Задания
A) Сколько публикаций отражают основные положения работы, если судить по исходному тексту?
B) Пожалуйста, назовите все города, в которых, согласно исходному тексту, проходили конференции и семинары с обсуждением промежуточных результатов исследования.

Исходный текст
◆ ◆ ◆ ◆
Теоретическая значимость диссертационного исследования.

Предложенная в исследовании модель анализа взаимоотношений художественной и политической культур может быть использована для исследования иных памятников художественной культуры России XVIII века; выполненный в работе анализ мотивов и художественных форм как элементов языка репрезентации может быть продолжен и расширен в исследованиях других тем, мотивов, художественных особенностей; реконструированный тип праздника открытия наместничеств может дополнить существующую классификацию праздников в русской культуре XVIII века.

Практическая значимость диссертационного исследования. Материалы исследования и основные выводы могут быть использованы для обновления содержания курсов культурологии, истории культуры, истории художественной культуры, методологии изучения культуры, а также для популяризации культурологических исследований в публицистике, просветительской деятельности. Собранный материал может быть использован при чтении междисциплинарных курсов лекций, а также для проведения семинаров, практических занятий, которые объединяют интересы политических наук и культурологии.

Апробация диссертационного исследования работы. Основные положения работы отражены в 10 публикациях.

Промежуточные результаты научного исследования обсуждались на конференциях и семинарах: IV международная научная конференция РАИЖИ и

ИЭА РАН (20-22 октября 2011 года, г. Ярославль); IV Всероссийская научно-
практическая конференция «Актуальные проблемы современного образования в
сфере культуры и искусства» (16 декабря 2015г., г. Рязань); Всероссийская (с
международным участием) научная конференция молодых ученых (XI
Колосницынские чтения) (25 марта

2016 г., г. Екатеринбург); International Society for Eighteenth-Century Studies Seminar for Early Career Scholars (26-30 June 2016, Sofia); VII Международная конференция «Актуальные проблемы теории и истории искусства» (11-15 октября 2016 г., Санкт-Петербург), VI Весенняя магистерская школа «Теории репрезентации» (13-16 апреля 2017 года, Москва), организованная РАНХиГС и МВШСЭН (руководитель В.С. Вахштайн).
◆ ◆ ◆ ◆
Фрагменты данных
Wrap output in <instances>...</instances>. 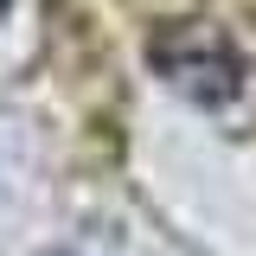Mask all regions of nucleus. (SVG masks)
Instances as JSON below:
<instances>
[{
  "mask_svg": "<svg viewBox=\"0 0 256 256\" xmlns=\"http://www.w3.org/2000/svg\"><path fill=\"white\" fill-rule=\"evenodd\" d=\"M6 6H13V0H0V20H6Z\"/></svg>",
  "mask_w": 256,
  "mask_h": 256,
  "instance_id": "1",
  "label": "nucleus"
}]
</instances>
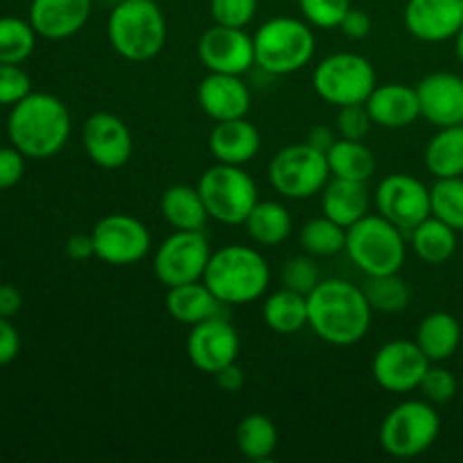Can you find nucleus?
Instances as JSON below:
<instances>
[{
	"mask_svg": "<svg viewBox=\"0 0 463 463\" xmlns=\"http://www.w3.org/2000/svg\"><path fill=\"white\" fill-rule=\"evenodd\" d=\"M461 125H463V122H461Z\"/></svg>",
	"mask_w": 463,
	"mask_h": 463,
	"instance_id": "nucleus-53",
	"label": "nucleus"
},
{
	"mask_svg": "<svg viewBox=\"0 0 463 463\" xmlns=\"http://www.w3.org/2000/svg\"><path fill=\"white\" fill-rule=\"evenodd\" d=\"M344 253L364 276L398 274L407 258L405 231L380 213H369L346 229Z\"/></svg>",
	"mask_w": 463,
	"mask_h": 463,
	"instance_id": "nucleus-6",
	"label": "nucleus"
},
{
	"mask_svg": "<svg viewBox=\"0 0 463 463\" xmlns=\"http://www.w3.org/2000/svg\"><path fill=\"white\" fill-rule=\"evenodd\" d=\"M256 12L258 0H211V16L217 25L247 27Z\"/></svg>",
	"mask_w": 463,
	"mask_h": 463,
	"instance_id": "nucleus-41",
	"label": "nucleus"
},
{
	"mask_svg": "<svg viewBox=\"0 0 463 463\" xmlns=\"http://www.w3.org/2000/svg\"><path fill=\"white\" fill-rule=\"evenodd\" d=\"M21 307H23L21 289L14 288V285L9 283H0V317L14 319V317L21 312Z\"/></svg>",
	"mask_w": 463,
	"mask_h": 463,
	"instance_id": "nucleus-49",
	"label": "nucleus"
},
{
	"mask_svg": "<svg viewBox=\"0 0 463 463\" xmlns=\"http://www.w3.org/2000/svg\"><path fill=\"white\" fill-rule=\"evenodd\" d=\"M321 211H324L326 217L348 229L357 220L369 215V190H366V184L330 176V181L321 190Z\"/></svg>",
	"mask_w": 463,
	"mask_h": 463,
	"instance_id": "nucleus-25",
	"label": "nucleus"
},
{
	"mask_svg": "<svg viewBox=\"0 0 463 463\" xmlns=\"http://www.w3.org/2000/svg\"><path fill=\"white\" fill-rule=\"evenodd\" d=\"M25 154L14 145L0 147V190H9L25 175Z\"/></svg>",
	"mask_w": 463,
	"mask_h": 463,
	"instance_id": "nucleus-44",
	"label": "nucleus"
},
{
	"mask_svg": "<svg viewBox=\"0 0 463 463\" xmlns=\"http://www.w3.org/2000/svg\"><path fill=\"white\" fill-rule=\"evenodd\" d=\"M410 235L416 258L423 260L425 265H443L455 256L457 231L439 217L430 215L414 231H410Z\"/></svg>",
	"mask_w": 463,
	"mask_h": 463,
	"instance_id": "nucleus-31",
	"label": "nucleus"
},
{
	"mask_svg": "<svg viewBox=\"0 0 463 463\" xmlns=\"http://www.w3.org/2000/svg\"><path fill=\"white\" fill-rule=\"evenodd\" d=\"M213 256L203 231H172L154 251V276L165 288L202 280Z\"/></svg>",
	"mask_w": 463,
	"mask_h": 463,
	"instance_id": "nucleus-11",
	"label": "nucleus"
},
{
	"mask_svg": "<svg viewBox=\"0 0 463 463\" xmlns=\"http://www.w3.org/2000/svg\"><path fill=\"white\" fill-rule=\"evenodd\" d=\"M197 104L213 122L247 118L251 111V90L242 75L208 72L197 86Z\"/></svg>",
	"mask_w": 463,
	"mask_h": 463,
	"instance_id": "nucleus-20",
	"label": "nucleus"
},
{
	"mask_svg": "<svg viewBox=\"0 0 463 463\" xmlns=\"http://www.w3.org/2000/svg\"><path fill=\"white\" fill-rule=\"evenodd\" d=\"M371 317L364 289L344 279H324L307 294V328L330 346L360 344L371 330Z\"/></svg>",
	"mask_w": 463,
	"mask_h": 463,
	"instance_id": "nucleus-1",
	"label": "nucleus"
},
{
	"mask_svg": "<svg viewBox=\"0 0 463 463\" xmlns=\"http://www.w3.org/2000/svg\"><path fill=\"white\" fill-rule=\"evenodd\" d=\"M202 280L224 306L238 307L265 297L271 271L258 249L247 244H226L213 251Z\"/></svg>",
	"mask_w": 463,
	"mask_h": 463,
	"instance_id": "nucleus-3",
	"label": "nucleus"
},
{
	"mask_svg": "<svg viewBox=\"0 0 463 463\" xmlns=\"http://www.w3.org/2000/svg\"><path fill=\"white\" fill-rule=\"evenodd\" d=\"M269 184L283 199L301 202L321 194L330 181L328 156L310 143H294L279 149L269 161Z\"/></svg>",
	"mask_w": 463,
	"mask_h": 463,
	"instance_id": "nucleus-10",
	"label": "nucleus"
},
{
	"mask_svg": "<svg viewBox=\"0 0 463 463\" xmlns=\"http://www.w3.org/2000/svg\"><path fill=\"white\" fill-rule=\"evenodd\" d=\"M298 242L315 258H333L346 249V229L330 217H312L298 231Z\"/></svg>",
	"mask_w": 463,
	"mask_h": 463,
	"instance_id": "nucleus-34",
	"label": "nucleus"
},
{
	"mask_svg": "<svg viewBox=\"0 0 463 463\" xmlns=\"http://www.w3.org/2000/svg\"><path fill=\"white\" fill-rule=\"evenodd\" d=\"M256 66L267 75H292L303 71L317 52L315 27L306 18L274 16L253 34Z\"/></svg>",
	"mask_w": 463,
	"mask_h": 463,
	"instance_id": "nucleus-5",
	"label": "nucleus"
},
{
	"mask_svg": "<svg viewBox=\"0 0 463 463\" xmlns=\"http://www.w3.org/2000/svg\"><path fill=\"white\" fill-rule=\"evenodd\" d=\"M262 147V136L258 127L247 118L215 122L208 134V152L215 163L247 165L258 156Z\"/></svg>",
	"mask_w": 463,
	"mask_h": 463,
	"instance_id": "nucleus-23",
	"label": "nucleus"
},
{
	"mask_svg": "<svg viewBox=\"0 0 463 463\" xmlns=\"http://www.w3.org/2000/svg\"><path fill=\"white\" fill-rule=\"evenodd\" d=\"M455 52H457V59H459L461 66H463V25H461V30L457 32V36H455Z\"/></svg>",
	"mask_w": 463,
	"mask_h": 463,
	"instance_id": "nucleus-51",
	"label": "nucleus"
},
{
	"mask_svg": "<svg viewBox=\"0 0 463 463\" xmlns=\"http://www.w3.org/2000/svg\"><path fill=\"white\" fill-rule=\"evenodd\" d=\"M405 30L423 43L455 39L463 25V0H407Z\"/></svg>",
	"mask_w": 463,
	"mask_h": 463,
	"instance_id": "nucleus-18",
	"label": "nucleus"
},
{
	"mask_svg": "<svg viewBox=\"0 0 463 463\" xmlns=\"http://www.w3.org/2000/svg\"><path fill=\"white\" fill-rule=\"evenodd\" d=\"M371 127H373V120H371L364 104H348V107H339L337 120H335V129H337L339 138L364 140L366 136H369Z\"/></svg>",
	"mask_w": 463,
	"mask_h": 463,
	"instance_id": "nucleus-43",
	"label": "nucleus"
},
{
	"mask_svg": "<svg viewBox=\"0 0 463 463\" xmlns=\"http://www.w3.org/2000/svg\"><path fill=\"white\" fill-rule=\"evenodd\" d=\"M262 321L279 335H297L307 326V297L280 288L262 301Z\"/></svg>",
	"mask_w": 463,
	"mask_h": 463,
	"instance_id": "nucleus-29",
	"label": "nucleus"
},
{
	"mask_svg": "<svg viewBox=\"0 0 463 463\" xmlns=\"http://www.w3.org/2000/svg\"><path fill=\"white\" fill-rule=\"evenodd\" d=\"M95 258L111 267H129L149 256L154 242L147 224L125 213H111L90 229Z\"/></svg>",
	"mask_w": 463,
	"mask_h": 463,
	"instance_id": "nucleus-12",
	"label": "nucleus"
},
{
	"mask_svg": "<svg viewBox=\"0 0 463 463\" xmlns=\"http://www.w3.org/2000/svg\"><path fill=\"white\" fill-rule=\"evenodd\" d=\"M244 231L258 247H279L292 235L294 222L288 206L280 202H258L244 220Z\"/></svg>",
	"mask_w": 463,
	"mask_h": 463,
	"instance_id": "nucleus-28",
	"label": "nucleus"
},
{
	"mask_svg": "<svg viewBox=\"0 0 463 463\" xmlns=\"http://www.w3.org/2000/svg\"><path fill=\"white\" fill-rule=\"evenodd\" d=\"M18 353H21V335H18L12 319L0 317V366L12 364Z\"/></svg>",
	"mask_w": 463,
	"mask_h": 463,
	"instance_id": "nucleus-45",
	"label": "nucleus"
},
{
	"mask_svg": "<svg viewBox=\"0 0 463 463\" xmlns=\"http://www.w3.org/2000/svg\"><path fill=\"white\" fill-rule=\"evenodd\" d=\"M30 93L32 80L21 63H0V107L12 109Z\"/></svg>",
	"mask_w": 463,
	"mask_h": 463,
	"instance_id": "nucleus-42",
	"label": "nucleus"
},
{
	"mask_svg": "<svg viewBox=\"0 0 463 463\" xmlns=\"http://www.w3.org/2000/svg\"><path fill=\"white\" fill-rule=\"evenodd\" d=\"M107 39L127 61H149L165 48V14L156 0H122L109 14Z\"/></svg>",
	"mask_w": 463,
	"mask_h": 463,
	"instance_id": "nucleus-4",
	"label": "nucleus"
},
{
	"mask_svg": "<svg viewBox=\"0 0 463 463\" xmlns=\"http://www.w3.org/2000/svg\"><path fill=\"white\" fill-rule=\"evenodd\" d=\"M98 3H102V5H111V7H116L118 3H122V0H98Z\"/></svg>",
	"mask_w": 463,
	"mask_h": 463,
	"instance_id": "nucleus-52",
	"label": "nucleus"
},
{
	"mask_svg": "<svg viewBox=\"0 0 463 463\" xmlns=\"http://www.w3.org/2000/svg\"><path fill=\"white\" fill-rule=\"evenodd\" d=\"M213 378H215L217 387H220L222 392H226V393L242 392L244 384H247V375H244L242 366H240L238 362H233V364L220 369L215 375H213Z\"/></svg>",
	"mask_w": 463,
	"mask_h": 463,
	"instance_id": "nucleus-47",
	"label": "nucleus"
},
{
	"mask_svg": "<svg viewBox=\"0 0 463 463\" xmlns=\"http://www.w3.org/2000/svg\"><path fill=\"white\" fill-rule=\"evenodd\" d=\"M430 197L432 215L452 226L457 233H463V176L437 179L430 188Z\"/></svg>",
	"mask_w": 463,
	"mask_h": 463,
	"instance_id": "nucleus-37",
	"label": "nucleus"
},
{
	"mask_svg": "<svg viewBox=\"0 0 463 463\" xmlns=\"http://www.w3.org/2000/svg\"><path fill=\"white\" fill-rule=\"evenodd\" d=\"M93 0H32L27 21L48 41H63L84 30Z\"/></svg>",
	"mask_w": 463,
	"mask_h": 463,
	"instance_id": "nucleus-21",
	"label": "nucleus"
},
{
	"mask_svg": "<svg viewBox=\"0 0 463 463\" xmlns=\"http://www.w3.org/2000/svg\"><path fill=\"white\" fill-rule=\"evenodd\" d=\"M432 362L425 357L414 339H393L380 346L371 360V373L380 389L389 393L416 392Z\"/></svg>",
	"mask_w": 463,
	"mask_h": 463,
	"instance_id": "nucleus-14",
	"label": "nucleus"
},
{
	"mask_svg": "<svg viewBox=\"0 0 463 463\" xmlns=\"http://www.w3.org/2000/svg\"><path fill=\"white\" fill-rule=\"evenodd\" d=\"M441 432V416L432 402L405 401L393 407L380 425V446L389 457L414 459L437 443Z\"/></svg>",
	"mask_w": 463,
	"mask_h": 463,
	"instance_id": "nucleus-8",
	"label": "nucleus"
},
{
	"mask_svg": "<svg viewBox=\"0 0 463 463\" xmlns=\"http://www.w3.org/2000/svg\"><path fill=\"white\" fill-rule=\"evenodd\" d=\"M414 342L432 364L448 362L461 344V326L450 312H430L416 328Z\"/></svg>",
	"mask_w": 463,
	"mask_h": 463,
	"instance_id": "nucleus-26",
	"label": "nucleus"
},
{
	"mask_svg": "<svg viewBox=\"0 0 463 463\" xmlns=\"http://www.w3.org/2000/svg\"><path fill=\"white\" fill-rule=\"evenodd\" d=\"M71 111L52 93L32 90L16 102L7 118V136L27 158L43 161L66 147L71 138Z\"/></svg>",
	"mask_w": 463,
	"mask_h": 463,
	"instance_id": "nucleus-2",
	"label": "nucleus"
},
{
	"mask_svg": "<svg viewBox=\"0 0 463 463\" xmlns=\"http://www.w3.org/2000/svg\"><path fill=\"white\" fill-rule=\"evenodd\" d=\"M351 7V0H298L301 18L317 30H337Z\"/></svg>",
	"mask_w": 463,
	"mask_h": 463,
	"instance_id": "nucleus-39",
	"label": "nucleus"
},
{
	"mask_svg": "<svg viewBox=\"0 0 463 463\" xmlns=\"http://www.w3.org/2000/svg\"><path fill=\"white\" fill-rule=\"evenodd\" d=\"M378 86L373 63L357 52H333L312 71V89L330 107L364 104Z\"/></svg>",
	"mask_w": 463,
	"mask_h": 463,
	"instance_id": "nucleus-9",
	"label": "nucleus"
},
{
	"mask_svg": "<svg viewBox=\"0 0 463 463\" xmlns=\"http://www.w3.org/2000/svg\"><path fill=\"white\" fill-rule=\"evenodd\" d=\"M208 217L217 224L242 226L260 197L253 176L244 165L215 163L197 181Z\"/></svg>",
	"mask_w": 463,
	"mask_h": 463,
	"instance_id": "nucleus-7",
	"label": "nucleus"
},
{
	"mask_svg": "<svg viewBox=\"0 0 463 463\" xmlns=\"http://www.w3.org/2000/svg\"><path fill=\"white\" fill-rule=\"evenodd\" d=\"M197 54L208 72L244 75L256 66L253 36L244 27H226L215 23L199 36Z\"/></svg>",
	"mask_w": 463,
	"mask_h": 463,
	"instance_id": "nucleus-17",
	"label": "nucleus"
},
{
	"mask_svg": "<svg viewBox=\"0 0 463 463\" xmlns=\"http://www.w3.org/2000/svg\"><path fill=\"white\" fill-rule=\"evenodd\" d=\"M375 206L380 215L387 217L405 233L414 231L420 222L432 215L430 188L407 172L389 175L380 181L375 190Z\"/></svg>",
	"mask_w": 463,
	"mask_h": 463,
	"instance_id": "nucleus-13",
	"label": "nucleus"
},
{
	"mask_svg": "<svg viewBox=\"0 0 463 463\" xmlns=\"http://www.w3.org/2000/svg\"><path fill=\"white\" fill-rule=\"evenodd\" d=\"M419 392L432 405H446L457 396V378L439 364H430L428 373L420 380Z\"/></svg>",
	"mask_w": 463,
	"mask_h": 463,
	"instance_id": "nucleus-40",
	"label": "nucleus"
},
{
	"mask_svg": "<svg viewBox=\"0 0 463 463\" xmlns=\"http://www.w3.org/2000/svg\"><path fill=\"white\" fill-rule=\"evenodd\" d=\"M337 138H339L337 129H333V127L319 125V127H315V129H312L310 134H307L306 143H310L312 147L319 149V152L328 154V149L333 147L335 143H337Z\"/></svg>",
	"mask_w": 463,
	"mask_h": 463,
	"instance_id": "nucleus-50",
◆ ◆ ◆ ◆
Правильные ответы
A) Десять публикаций.

B) Ярославль, Рязань, Екатеринбург, Sofia, Санкт-Петербург, Москва.